## Data for the task
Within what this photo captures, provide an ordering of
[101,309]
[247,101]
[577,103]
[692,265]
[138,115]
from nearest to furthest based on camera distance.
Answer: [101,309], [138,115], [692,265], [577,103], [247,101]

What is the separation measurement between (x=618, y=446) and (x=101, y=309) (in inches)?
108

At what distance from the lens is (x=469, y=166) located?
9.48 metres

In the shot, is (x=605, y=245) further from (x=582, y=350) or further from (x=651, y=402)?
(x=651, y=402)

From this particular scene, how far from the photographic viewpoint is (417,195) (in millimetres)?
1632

## Task
Rewrite the lines above as a numbered list, dropping any blank lines.

## Solution for this task
1. Within what this photo captures, provide an ordering of
2. [101,309]
3. [247,101]
4. [577,103]
5. [692,265]
6. [138,115]
7. from nearest to furthest based on camera distance.
8. Answer: [101,309], [138,115], [692,265], [577,103], [247,101]
9. What is the separation measurement between (x=618, y=446) and (x=101, y=309) (in inches)?
10. 108
11. At what distance from the lens is (x=469, y=166) located?
12. 9.48 metres
13. In the shot, is (x=605, y=245) further from (x=582, y=350) or further from (x=651, y=402)?
14. (x=651, y=402)
15. From this particular scene, how far from the photographic viewpoint is (417,195) (in millimetres)?
16. 1632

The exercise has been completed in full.